Quella del km 0 è dunque una tematica che le è cara?
È il risultato del nostro naturale approccio alla cucina. I nostri prodotti sono per l’80% toscani, mentre il restatente 20% è nazionale.
Seleziona personalmente le materie prime che utilizza?
Sì, per le carni ho da anni i miei cari collaboratori, Laura Peri e Fracassi; per le verdure e i germogli collaboriamo con due appassionati e determinati ragazzi di Colle di Val d’Elsa. I pesci sono tutti nostrani, delle nostre coste. Avendo come obiettivo quello di valorizzare il nostro territorio al meglio, è mia precisa cura ricercare costantemente produttori locali.
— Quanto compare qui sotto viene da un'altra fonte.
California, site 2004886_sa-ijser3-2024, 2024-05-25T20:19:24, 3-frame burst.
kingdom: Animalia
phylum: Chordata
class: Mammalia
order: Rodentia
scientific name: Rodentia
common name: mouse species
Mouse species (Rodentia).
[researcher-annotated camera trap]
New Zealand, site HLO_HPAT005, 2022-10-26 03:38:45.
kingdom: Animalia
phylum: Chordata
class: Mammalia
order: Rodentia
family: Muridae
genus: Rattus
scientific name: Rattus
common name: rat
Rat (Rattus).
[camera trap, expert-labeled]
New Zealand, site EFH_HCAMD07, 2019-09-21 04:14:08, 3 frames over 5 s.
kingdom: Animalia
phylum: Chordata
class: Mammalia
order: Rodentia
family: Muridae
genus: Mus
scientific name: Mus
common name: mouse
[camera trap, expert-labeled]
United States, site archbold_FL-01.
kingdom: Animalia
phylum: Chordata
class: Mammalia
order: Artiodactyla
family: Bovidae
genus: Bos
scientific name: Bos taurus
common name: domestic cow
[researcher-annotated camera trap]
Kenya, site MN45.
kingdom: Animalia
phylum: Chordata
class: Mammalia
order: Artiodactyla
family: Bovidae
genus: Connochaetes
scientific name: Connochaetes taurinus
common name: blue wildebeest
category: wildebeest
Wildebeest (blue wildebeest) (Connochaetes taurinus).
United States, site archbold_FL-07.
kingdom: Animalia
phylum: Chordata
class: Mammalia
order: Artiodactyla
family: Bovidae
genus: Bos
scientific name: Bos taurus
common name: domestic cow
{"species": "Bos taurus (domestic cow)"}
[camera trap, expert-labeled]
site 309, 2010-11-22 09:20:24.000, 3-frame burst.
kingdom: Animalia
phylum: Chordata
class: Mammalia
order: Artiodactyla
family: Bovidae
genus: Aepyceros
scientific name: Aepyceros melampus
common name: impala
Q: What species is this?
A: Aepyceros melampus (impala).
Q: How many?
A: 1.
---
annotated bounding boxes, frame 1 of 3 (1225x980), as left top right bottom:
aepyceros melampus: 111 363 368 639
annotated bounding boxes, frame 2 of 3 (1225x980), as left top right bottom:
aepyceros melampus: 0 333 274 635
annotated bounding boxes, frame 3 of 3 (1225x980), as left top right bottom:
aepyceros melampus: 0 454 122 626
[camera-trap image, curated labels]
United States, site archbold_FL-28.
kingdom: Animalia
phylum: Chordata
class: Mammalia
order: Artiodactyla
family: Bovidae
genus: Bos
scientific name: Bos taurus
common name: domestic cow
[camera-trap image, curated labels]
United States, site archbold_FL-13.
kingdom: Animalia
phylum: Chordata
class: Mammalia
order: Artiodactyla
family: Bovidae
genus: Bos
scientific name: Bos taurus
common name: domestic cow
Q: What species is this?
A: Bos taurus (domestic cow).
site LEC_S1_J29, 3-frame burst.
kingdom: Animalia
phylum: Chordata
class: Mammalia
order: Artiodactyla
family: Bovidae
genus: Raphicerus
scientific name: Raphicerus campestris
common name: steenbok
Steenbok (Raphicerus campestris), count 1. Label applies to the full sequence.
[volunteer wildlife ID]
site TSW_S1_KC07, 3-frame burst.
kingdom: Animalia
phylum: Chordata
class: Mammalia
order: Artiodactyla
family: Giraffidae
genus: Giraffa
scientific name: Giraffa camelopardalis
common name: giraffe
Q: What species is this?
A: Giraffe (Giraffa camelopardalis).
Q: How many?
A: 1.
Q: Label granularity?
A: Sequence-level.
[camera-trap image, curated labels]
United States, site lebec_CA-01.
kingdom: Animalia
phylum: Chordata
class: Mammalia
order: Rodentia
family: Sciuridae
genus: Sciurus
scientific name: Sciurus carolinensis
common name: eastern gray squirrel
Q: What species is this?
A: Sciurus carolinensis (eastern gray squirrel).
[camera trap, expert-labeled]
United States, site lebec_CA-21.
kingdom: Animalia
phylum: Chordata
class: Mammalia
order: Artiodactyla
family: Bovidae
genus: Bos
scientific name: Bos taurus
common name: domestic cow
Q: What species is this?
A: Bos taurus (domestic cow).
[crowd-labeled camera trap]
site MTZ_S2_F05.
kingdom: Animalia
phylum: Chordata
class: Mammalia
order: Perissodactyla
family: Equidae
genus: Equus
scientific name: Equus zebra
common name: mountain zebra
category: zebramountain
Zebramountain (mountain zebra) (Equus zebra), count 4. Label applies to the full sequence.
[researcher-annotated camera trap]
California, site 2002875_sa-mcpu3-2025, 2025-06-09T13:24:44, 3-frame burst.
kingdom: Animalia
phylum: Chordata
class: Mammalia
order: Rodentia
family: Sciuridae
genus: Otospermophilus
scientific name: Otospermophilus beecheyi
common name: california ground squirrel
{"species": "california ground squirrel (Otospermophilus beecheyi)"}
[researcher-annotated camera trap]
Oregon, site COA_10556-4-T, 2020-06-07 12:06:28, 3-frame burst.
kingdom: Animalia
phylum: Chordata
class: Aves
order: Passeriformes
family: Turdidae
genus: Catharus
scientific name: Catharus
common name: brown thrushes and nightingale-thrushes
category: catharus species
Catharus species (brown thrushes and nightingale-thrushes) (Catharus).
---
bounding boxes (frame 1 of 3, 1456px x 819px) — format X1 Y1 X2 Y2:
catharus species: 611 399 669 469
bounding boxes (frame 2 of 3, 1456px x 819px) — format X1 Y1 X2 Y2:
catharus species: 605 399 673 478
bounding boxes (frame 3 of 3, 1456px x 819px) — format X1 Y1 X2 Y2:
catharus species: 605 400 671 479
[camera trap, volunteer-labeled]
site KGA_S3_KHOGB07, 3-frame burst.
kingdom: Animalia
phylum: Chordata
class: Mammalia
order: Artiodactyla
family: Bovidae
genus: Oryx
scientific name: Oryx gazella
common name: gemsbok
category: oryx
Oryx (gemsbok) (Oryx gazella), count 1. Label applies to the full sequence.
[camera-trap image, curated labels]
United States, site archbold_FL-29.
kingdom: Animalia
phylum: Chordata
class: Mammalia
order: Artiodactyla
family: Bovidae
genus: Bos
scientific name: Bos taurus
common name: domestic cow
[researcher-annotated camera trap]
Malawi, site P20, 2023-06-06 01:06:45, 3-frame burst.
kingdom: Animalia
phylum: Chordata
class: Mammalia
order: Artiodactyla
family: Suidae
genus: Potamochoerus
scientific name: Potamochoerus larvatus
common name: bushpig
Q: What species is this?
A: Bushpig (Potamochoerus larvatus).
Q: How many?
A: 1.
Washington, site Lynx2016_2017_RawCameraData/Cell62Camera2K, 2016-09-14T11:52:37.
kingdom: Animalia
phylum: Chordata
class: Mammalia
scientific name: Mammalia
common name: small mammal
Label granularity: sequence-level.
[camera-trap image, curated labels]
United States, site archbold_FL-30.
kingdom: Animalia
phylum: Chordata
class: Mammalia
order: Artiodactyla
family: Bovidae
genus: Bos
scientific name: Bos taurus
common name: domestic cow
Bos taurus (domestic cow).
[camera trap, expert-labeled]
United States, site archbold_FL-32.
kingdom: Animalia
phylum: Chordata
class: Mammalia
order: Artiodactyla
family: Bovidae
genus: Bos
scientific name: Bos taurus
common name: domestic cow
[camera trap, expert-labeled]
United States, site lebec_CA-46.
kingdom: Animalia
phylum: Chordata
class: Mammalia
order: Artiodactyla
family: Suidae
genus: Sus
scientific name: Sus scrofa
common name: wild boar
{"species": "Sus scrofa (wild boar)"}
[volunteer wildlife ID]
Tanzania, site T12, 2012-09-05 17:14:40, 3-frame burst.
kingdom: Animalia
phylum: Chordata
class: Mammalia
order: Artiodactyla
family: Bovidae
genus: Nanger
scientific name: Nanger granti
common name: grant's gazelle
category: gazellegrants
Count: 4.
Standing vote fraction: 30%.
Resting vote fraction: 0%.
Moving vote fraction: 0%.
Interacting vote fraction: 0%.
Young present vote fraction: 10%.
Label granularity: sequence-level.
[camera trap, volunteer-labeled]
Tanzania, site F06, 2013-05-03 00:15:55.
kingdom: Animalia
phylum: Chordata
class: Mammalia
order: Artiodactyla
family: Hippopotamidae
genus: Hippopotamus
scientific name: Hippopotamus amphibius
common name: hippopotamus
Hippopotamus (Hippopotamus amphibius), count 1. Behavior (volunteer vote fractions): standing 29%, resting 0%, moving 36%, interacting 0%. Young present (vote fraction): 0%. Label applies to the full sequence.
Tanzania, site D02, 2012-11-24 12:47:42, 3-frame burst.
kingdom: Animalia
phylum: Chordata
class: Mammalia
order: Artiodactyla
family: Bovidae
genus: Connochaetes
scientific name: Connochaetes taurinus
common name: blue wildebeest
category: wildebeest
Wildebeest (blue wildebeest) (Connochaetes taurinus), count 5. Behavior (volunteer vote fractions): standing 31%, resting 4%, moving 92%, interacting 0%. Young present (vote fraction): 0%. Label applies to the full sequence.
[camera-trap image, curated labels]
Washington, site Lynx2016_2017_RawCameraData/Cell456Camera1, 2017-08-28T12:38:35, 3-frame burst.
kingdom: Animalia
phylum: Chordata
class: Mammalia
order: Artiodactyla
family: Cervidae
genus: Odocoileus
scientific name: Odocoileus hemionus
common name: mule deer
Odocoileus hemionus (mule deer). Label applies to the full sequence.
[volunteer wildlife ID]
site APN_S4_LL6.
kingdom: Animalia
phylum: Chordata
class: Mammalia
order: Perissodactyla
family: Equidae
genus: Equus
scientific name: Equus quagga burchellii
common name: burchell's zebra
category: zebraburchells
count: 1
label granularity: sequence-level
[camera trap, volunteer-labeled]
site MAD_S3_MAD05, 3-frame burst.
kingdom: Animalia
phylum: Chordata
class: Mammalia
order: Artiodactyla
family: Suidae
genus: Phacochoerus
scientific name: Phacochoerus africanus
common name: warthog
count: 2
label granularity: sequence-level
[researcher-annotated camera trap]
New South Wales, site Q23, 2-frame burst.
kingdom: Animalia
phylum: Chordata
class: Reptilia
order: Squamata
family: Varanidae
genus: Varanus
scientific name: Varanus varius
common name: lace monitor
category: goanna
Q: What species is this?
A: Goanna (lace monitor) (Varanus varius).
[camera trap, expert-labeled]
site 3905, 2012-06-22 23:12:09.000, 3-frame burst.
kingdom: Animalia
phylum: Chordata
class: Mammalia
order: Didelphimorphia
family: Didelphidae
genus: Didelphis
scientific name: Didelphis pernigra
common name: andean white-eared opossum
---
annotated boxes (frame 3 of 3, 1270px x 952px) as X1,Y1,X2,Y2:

C’è un piatto o un ingrediente che la rappresenta più di altri?
Proprio il piccione.
Come descriverebbe l’esperienza enogastronomica del ristorante Arnolfo?
Un contatto graduale nell’essenza della materia prima, che avviene con cura, eleganza e una calda accoglienza.
Una cura e un'eleganza da stella Michelin...
La prima è arrivata nel 1986, avevo solo 26 anni, è stata una grande emozione ed un grande onore.
Oggi vanta ben due stelle, oltre a tre forchette Gambero Rosso ed altri riconoscimenti collezionati durante la sua carriera. Come si mantiene tanta eccellenza sul lungo tempo?
Bisogna rinnovarsi costantemente. La nostra personalità, le passioni, gli obiettivi mutano con il passare degli anni, acquistano sfumature diverse. E sono proprio queste sfumature che ti fanno vedere il mondo con occhi diversi e ti ispirano a qualcosa di nuovo, fresco. L’importante è cercare di dare sempre il meglio di noi, esprimendo costantemente il proprio cuore.
In questo quadro, come si relaziona alla sua brigata?
Cerco di essere un buon leader, sono molto pignolo e rigido per certe cose, ma il mio desiderio è quello di creare un rapporto profondo con i ragazzi con cui lavoro. Sono tutti come figli acquisiti. Il nostro è un ambiente familiare e questo si percepisce anche nei legami che creiamo con i collaboratori.
Quale consiglio darebbe ad un giovane che vuole intraprendere il suo percorso?
Di iniziare dal basso, con umiltà e voglia di imparare. Tutto il nostro percorso è segnato da esperienze belle e brutte, ma sono proprio queste ultime ad avere un impatto maggiore su ciò che diventiamo. Gli direi poi di essere sempre rispettoso degli altri e dell’ambiente in cui si trova.